— begin RECORDS TO PROCESS —
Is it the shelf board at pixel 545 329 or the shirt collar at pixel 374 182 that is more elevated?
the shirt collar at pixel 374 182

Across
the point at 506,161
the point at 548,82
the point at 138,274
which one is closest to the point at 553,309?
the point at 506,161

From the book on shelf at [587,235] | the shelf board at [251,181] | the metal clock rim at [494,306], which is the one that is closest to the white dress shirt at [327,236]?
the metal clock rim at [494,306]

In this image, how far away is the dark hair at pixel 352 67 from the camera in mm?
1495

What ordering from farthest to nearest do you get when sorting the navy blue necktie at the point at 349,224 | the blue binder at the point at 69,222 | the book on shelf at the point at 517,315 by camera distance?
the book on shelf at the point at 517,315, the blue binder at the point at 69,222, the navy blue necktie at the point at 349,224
— end RECORDS TO PROCESS —
**WRITTEN INSTRUCTION:** Reproduce every line of the records above with no changes.

**FULL ANSWER:**
Is it the shelf board at pixel 545 329 or the shirt collar at pixel 374 182 that is more elevated?
the shirt collar at pixel 374 182

Across
the point at 506,161
the point at 548,82
the point at 138,274
which one is closest to the point at 553,309?
the point at 506,161

From the book on shelf at [587,235] | the shelf board at [251,181] | the metal clock rim at [494,306], which is the one that is closest to the white dress shirt at [327,236]?
the metal clock rim at [494,306]

In this image, how far away is the dark hair at pixel 352 67 from the camera in mm?
1495

What ordering from farthest to nearest do you get when sorting the navy blue necktie at the point at 349,224 | the blue binder at the point at 69,222 | the book on shelf at the point at 517,315 by camera distance?
the book on shelf at the point at 517,315, the blue binder at the point at 69,222, the navy blue necktie at the point at 349,224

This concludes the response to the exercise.